Para o arejamento, encontrou-se uma solução muito particular neste número 237 da Rua dos Mártires da Liberdade, quem vira à esquerda, no fim da Rua dos Bragas: "Como esta rua é bastante ruidosa e poluída, fazemos a admissão de ar natural através do tardoz para não ir à rua buscar o ar novo".
Os Albergues Noturnos do Porto são uma passagem para a nova vida que há de bater à porta de Dina. Foram uma passagem para a nova vida de Laudelino Jesus. "Quando entrei aqui, aninhei-me, o que já não fazia há dois anos. Foi o sítio onde me pude aninhar tomar um banho e pensar «o que está isto, que se está a passar?»", conta.
"Eu vivia no terceiro andar, estava a bater o sol, eu via o por do sol e sentava-me nessa posição fetal a olhar para o mar e a pensar «o que é que me aconteceu»".
Laudelino diz que ficou "sem cara", escondia-se, fugia das pessoas por vergonha. "Quando uma pessoa vive uma condição de sem abrigo é um fechar de tudo, nem nos atrevemos a abrir as gavetas para resolver as coisas, está tudo misturado. As equipas técnicas ajudam a abrir as gavetas".

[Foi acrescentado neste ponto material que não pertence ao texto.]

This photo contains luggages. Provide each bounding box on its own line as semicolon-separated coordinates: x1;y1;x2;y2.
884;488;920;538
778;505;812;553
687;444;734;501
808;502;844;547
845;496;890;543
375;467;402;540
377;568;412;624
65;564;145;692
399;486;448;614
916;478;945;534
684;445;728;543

O antigo empresário tem superado desafios. Deixou deixou as drogas, deixou o anonimato da rua, deixou aquilo que ele chama "a condição do silêncio".
"Alguém que vive algum tempo nessa condição vive fora do normal, não tem declaração de finanças, cartão de cidadão, estão afastados de todo o social. Quando voltam a aparecer e o nome começa a entrar nos registos, começam a aparecer as faturas e, se não tiverem uma equipa que os ajude a resolver o imbróglio, acabam por desistir. É fácil voltar outra vez para o escuro".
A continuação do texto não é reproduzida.